Retaining Efficiency
To retain this efficiency, it is necessary to evacuate 93% of the incoming heat flow, otherwise the thermal balance will homogenize the temperatures of the hot and cold sides of the thermoelectric module. The recovered power will then tend towards zero. Consequently, most thermoelectric devices are coupled to large heatsinks, or even fans! The challenge is to properly evacuate the heat from the cold surface.
This is why we take great care in optimizing the thermal design of our autonomous sensors. This optimization has led to the filing of a patent and allows us today to achieve complete autonomy in many industrial environments.
A New Frontier
Thermoelectric Modules on Silicon
In addition to our field-tested technology, MOÏZ is developing novel type of planar thermoelectric nanomodule (nano-TEG) that can be integrated on silicon using MEMS technologies.

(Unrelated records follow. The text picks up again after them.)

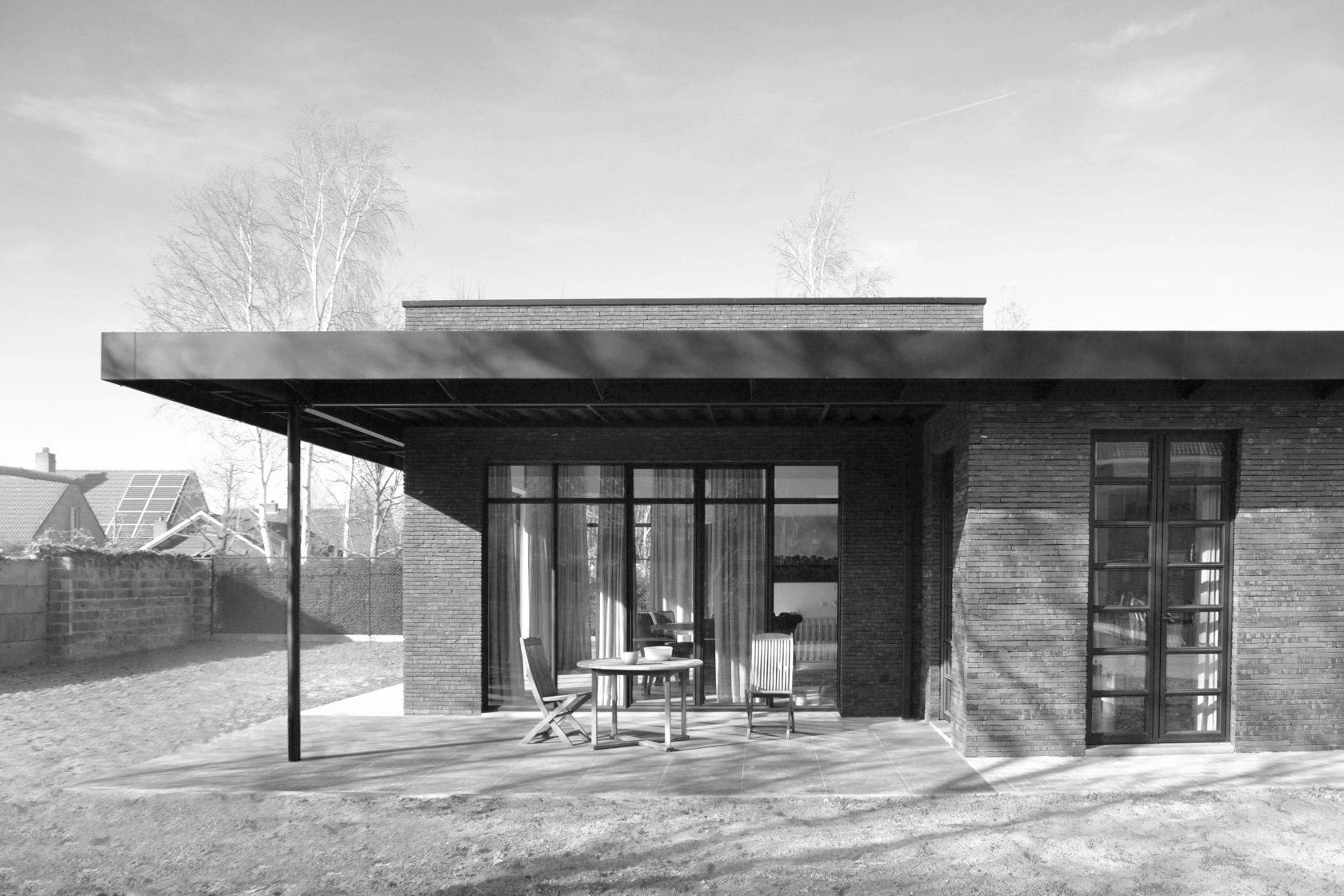 BCQ architecten - Woning Menen 4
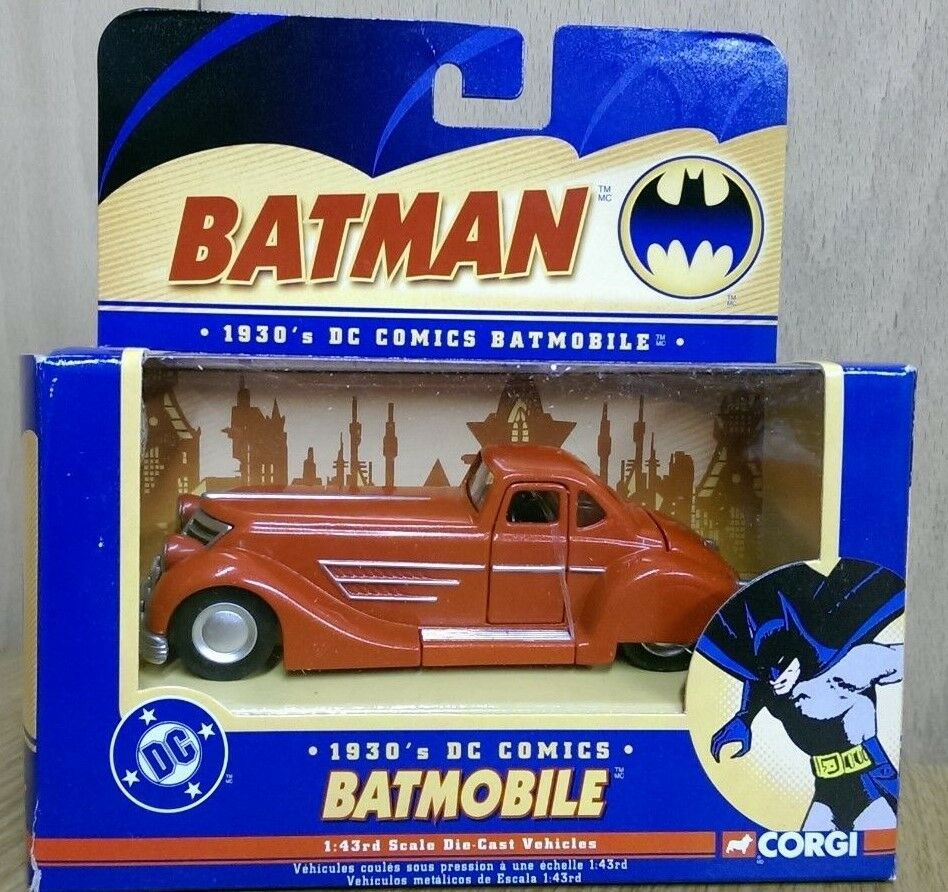 Corgi 77323 batman dc comics 1   43 1930er batmobil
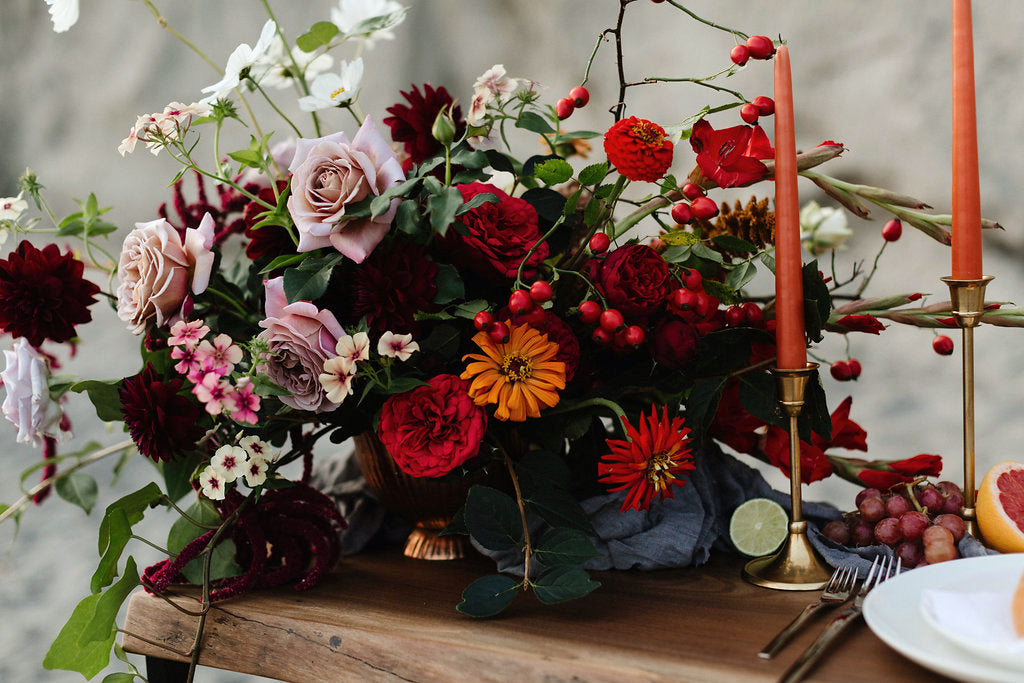 Wild North Flowers Voted Best Florist In Toronto Free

The architecture of our patented silicon-based energy harvesting technology offers many advantages over existing Peltier modules on the market:
The membrane-like structure of the nano-TEGs allows for efficient heat removal without the use of heatsinks.
The low mass of the membrane increases the sensitivity of the device to temperature fluctuations.
Conversion can be achieved by any thermoelectric material deposited as thin films.
The use of ultrathin layers allows to reduce the amount of thermoelectric material needed for its operation.
The nano-TEGs have the particularity of being able to be paralleled by hundreds allowing to obtain an impedance of a few ohms despite the use of thin layers. It is this last point that allows our generators to be coupled with frequently used electronic components.
High performance, easily integrated, this energy harvesting solution will be launched in 2028.